GLP-1, kimyasal yapısından dolayı, beynin bazı bölgelerine girmemeli ve oradan içeri girmelidir.
Seeley, “Bunu kimse anlamıyor,” dedi.
Ancak Wegovy sadece başlangıç.
Lilly’nin diyabet ilacı tirzepatide veya Mounjaro’nun bu yıl obezite için FDA onayı alması bekleniyor. GLP-1’i başka bir bağırsak hormonu olan GIP’e bağlar.
GIP, kendi başına, en iyi ihtimalle mütevazı bir kilo kaybı sağlar. Ancak iki hormon kombinasyonu, insanların ağırlıklarının ortalama yüzde 20’sini kaybetmelerine izin verebilir.
Drucker, “Kimse nedenini tam olarak anlamıyor,” dedi.
Lilly’nin başka bir ilacı var, retatrutide, henüz testin erken aşamalarında olmasına rağmen ortalama yüzde 24’lük bir kilo kaybı sağlıyor gibi görünüyor.
Amgen’in deneysel ilacı AMG 133 daha da iyi olabilirdi ama daha da büyük bir bilmece. GLP-1’i GIP’i bloke eden bir moleküle bağlar.
Görünüşte zıt yaklaşımların neden işe yaradığına dair mantıklı bir açıklama yok.
Araştırmacılar bu biyokimyasal gizemlere hayret etmeye devam ediyor. Ancak doktorların ve hastaların kendi çıkarımları var: İlaçlar işe yarıyor. İnsanlar kilo verir. Beyinlerinde yemek ve yeme hakkında sürekli gevezelik gitmiştir.
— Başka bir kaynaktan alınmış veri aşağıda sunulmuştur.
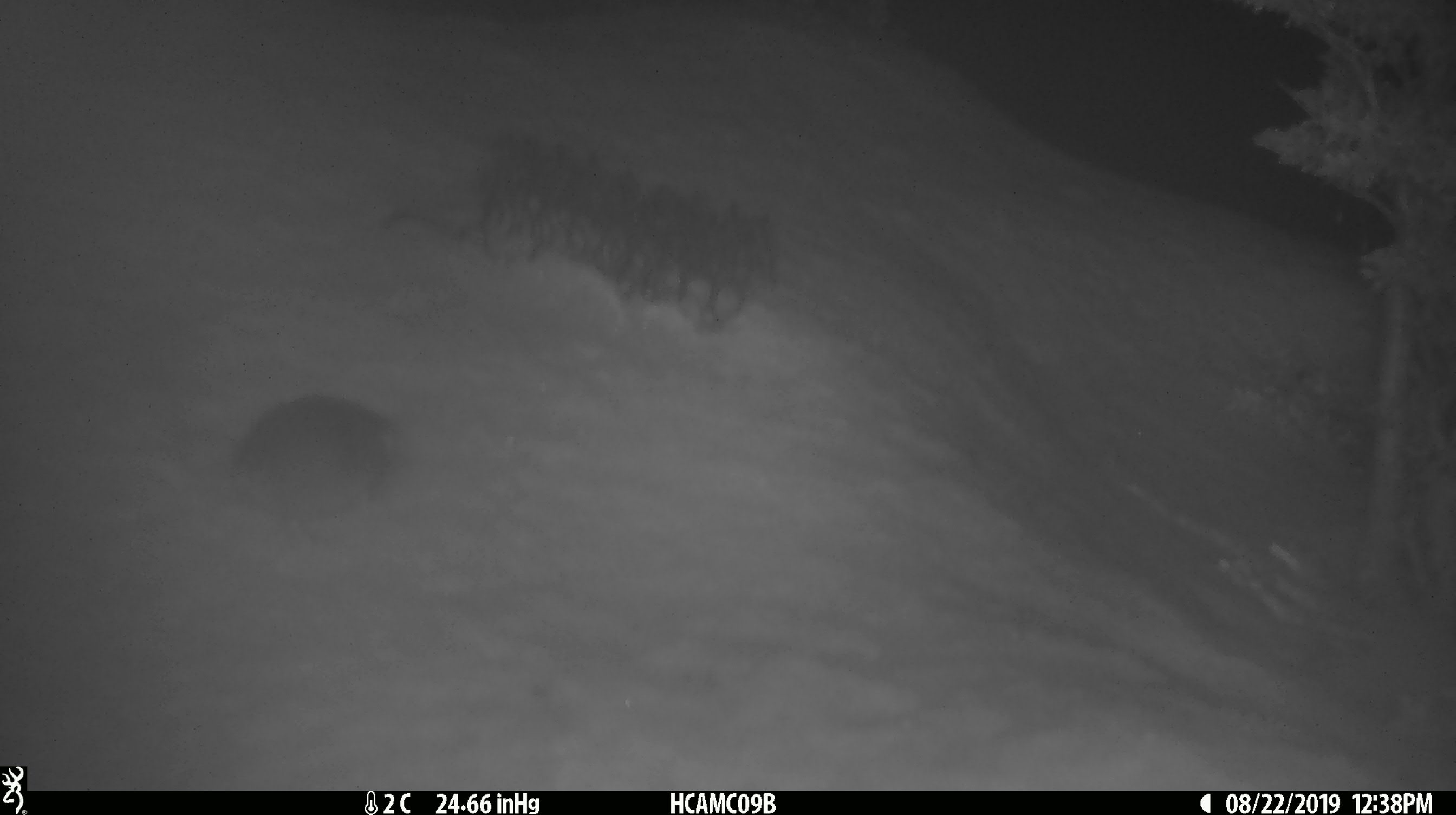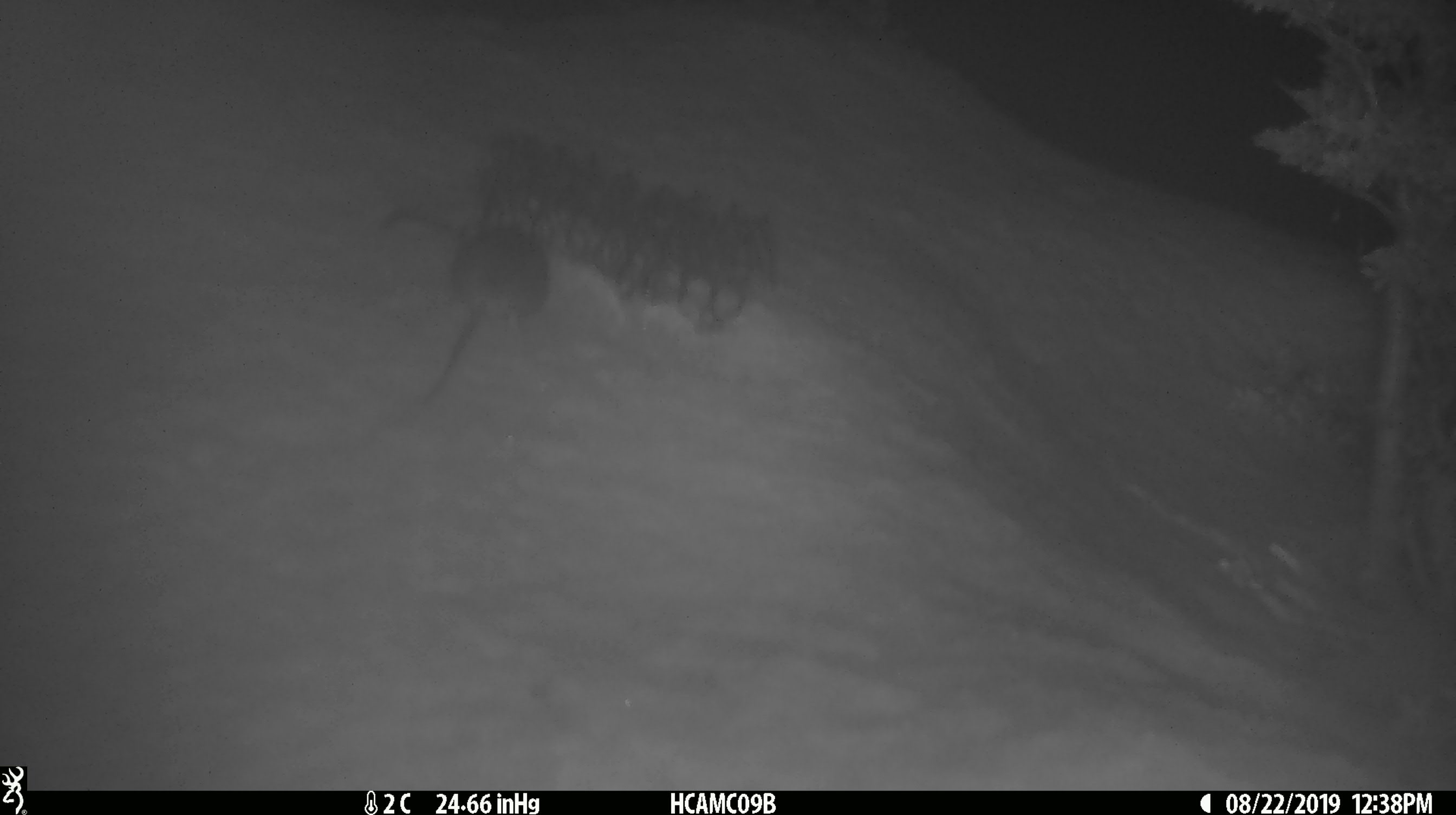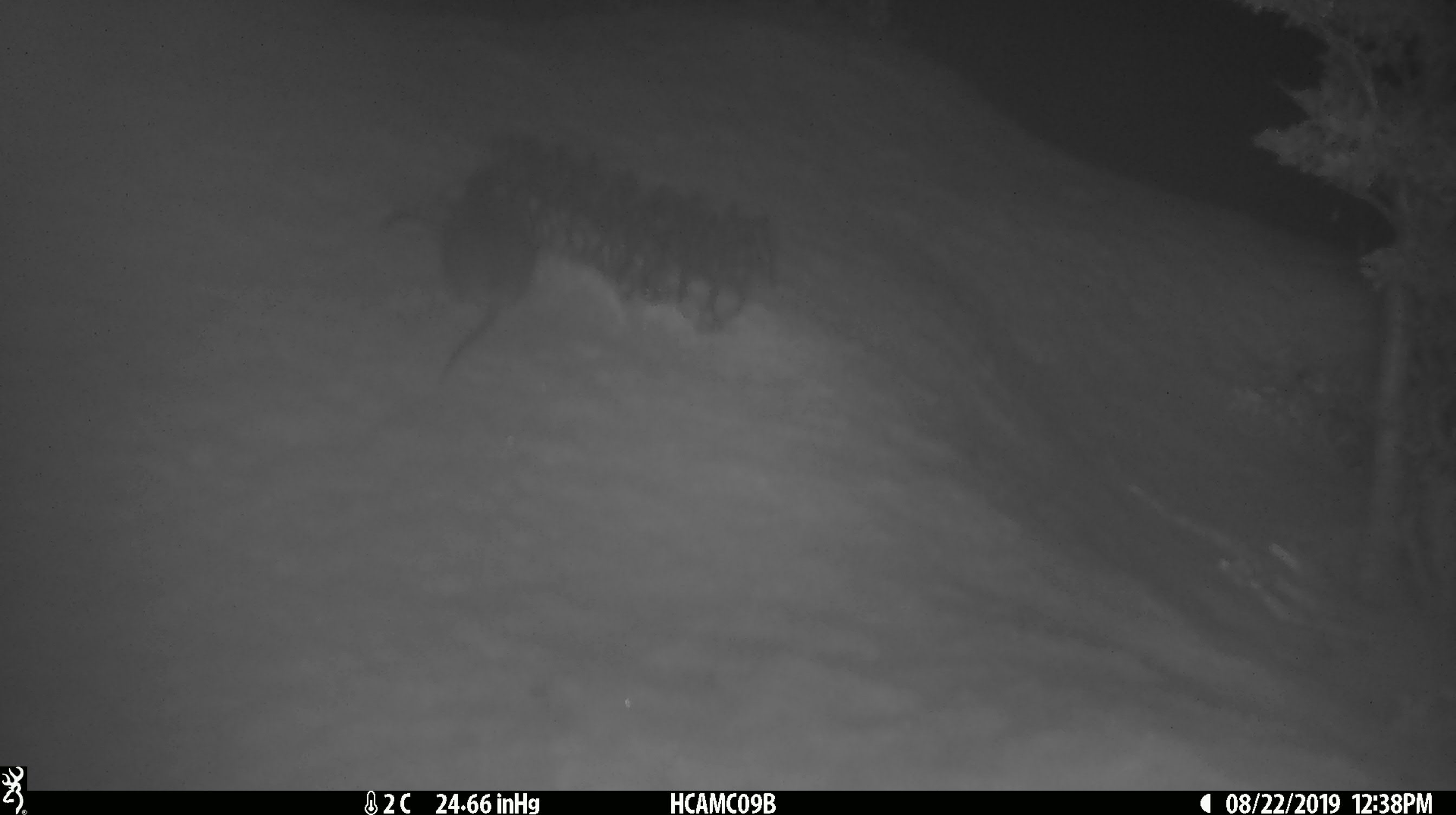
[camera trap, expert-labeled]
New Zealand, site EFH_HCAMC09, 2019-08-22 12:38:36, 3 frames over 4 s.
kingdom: Animalia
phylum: Chordata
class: Mammalia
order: Rodentia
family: Muridae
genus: Mus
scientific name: Mus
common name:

Obezite damgası ve obez insanların kilo vermek için yeterince çabalamadığına dair kültürel klişe devam ederken, bazı uzmanlar iyimser. Artık hastaların kilo veremediklerinde kendilerini suçlamalarına veya kendilerini başarısız hissetmelerine gerek kalmadığını söylüyorlar.
Columbia Üniversitesi Irving Tıp Merkezi’nde diyabet araştırmaları profesörü olan Dr. Rudolph Leibel, “‘Sadece dışarı çıkıp diyet ve egzersiz yapma’ dönemi artık geride kaldı” dedi. “Artık klinisyenlerin obeziteyi ele alacak araçları var.”